STATED PROBLEM —
Rewrite the rows below, replacing each occurrence of "camera" with "observer" and leaving everything else unchanged.

Entries on spatial positioning:
━━━━━━━━━━

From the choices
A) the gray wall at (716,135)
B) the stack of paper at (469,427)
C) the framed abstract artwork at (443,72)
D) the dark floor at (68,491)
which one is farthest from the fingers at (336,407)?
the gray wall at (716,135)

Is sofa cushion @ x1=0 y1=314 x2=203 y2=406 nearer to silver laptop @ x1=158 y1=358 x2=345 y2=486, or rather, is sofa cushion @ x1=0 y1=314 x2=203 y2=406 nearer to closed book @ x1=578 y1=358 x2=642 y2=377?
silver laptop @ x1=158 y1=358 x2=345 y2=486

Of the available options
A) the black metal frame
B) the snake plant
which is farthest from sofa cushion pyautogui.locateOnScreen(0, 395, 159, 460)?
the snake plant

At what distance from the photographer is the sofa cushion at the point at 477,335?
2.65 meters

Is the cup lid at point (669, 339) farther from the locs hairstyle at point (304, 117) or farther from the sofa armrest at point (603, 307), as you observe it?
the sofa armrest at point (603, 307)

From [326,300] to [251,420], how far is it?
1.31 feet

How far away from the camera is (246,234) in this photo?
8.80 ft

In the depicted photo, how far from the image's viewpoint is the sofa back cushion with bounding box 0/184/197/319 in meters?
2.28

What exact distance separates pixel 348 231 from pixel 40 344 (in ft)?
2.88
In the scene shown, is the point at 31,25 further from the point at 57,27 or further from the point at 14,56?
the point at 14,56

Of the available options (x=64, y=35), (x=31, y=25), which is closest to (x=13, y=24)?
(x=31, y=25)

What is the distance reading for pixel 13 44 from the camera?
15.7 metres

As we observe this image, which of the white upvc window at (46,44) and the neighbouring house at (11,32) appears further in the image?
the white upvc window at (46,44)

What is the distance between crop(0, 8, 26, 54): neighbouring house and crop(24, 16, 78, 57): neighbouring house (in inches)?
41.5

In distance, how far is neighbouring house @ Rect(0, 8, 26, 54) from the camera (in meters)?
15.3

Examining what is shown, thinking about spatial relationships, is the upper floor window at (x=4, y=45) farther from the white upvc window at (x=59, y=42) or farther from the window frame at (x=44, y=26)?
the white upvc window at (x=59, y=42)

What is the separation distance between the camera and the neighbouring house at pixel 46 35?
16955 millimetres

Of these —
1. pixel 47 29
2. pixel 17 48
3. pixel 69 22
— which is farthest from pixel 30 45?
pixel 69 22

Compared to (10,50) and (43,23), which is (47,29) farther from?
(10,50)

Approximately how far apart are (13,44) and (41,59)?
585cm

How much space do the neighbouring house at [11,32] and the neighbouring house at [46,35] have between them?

━━━━━━━━━━

COMPLETE RESPONSE —
From the choices
A) the gray wall at (716,135)
B) the stack of paper at (469,427)
C) the framed abstract artwork at (443,72)
D) the dark floor at (68,491)
which one is farthest from the fingers at (336,407)?
the gray wall at (716,135)

Is sofa cushion @ x1=0 y1=314 x2=203 y2=406 nearer to silver laptop @ x1=158 y1=358 x2=345 y2=486, or rather, is sofa cushion @ x1=0 y1=314 x2=203 y2=406 nearer to closed book @ x1=578 y1=358 x2=642 y2=377?
silver laptop @ x1=158 y1=358 x2=345 y2=486

Of the available options
A) the black metal frame
B) the snake plant
which is farthest from sofa cushion pyautogui.locateOnScreen(0, 395, 159, 460)?
the snake plant

At what distance from the photographer is the sofa cushion at the point at 477,335?
2.65 meters

Is the cup lid at point (669, 339) farther from the locs hairstyle at point (304, 117) or farther from the sofa armrest at point (603, 307), as you observe it?
the sofa armrest at point (603, 307)

From [326,300] to [251,420], how far is it?
1.31 feet

How far away from the observer is (246,234) in this photo?
8.80 ft

In the depicted photo, how far from the image's viewpoint is the sofa back cushion with bounding box 0/184/197/319 in meters?
2.28

What exact distance separates pixel 348 231 from pixel 40 344 (in ft)?
2.88
In the scene shown, is the point at 31,25 further from the point at 57,27 or further from the point at 14,56?
the point at 14,56

Of the available options (x=64, y=35), (x=31, y=25), which is closest to (x=13, y=24)?
(x=31, y=25)

What is the distance reading for pixel 13 44 from the observer?
15.7 metres

As we observe this image, which of the white upvc window at (46,44) and the neighbouring house at (11,32) appears further in the image?
the white upvc window at (46,44)

What is the distance between crop(0, 8, 26, 54): neighbouring house and crop(24, 16, 78, 57): neighbouring house (in inches)?
41.5

In distance, how far is neighbouring house @ Rect(0, 8, 26, 54) from the observer (in meters)?
15.3

Examining what is shown, thinking about spatial relationships, is the upper floor window at (x=4, y=45) farther from the white upvc window at (x=59, y=42) or farther from the window frame at (x=44, y=26)?
the white upvc window at (x=59, y=42)

What is the separation distance between the observer and the neighbouring house at pixel 46 35?
16955 millimetres

Of these —
1. pixel 47 29
2. pixel 17 48
3. pixel 69 22
— which is farthest from pixel 30 45?
pixel 69 22

Compared to (10,50) and (43,23), which is (47,29) farther from?
(10,50)

Approximately how far apart are (13,44) and (41,59)?
585cm

How much space do the neighbouring house at [11,32] and the neighbouring house at [46,35] have between them?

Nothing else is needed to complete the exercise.